CLAUDE CHOLLET. Comment un feuilleton sous forme de pastiche publié en fin d’été 2020 devient-il une pseudo affaire d’État ? À l’examen des faits, c’est moins l’objet lui-même qui est significatif que la danse de Saint-Guy qu’il a provoquée. Une danse qui aura touché tous les milieux, politiques de LFI au RN, en passant par toutes les cases intermédiaires, artistiques et surtout médiatiques. Si la chasse à l’homme est en théorie interdite, la chasse aux idées et partant la chasse aux hommes et aux femmes qui défendent des idées non conformes à la doxa dominante est vivement encouragée. Ne nous trompons pas, c’est une chasse à mort ; il ne faut pas blesser le gibier, il faut l’éliminer socialement et professionnellement, le chasser des écrans, des micros, de l’imprimé, si c’est un journaliste qu’il ne retrouve plus de travail, frappé d’exil intérieur dans son propre pays. Paradoxalement, ces réactions d’hystérie, au sens clinique du terme, marquent une inquiétude du camp du Bien. Malgré un bombardement de l’intellectuellement correct à l’école, à l’université, à la télévision, certains relèvent la tête. Les coupeurs de tête deviennent alors fous, comme on l’a vu récemment avec la démission du dessinateur du Monde, Xavier Gorce. À la suite d’un dessin où les transsexuels pouvaient se sentir (gentiment) moqués, la direction a présenté ses excuses les plus plates et les plus viles. L’épiderme du camp du Bien est de plus en plus sensible. Quant à la liberté d’expression, je répondrais : quelle liberté ? Le nouveau projet de loi sur la République et le séparatisme prévoit de nouveaux encadrements sévères contre la « haine » sur les réseaux sociaux. Il va falloir s’accrocher au bastingage, la tempête va se renforcer.
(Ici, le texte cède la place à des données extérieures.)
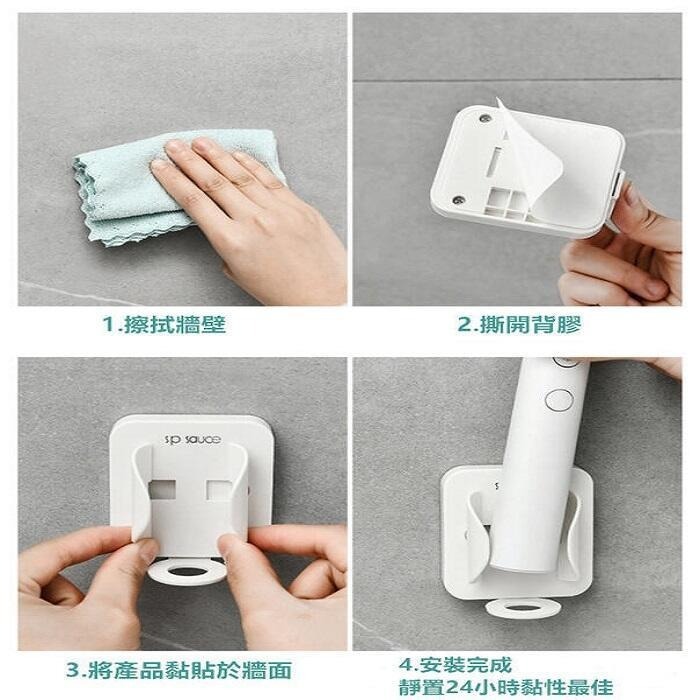 1.擦拭牆壁

2.撕開背膠

sp sauce

3.將產品黏貼於牆面

4.安裝完成
靜置24小時黏性最佳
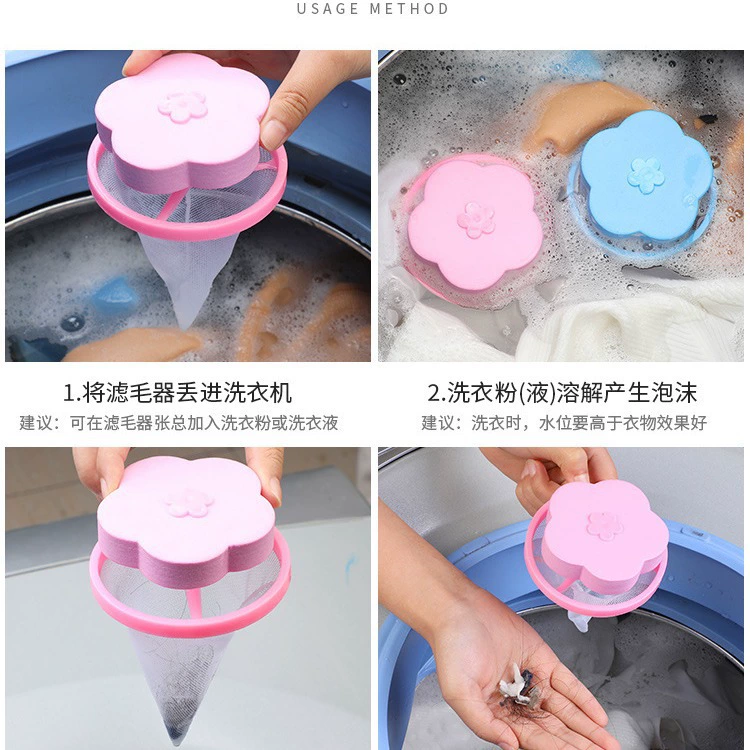 USAGE METHOD

1.将滤毛器丢进洗衣机
建议：可在滤毛器张总加入洗衣粉或洗衣液

2.洗衣粉(液)溶解产生泡沫
建议：洗衣时，水位要高于衣物效果好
ÉLÉMENTS : Cet emballement médiatique a-t-il été spontané ou orchestré, ou bien les deux ?

CLAUDE CHOLLET. Dans le cas précis de cette non-affaire Obono-Valeurs actuelles, c’est Le Monde qui ouvre le feu le premier à partir d’un dessin accompagnant le récit (sous forme de fiction, rappelons-le). C’est le signal. Tous les médias de grand chemin s’y mettent. Je ne pense pas qu’un chef d’orchestre soit nécessaire. C’est une opération mimétique, une catharsis, comme « les deux minutes de la haine que décrit Orwell dans 1984. Dans le roman, les deux minutes de la haine sont organisées régulièrement, et elles sont publiques. Celui qui montrerait du dégoût pour cette manifestation ou même simplement un peu de retenue serait soupçonné de complicité, voire deviendrait à son tour un fauteur de haine. Plus vous criez « à mort », plus vous hurlez haro sur le baudet, mieux vous manifestez votre appartenance à la meute dominante. Chacun veut un morceau de viande un peu saignante à exhiber comme signe de reconnaissance.

ÉLÉMENTS : « Partant d’une liberté illimitée, je conclus à un despotisme illimité », dit un personnage de Dostoïevski dans Les Démons. On en est là aujourd’hui ?

CLAUDE CHOLLET. En 1974, au moment où la parution de L’Archipel du goulag le contraint à l’exil, Soljenitsyne écrit Vivre sans mentir. Il vivait sous un despotisme communiste, nous allons vivre sous un despotisme libéral-libertaire grandissant où tous les prétextes sanitaires, sécuritaires, moraux, seront employés pour limiter nos libertés concrètes. Le grand résistant russe nous donne une leçon sous forme d’exhortation à l’action. « Si nous cédons à la peur, cessons aussi alors de récriminer contre ceux qui ne nous laissent pas respirer librement… Courbons l’échine, attendons encore, et nos frères biologistes ne tarderont pas à trouver le moyen de lire dans nos pensées et de modifier nos gènes. Si nous cédons là aussi, nous prouverons que nous sommes des nullités, des irrécupérables, et c’est à nous que s’applique le mépris de Pouchkine : « Que sert à des troupeaux d’être libres ? Le lot qui leur échoit est d’âge en âge : le joug, des grelots et un fouet. » » Reprenons à notre compte la parole du pape Jean-Paul II : n’ayons pas peur, le despotisme libéral-libertaire se nourrit d’abord de nos faiblesses ; les colonnes du Temple vacillent un peu, poussons, poussons, elles finiront par s’écrouler et nous découvrirons alors qu’elles étaient creuses et vermoulues.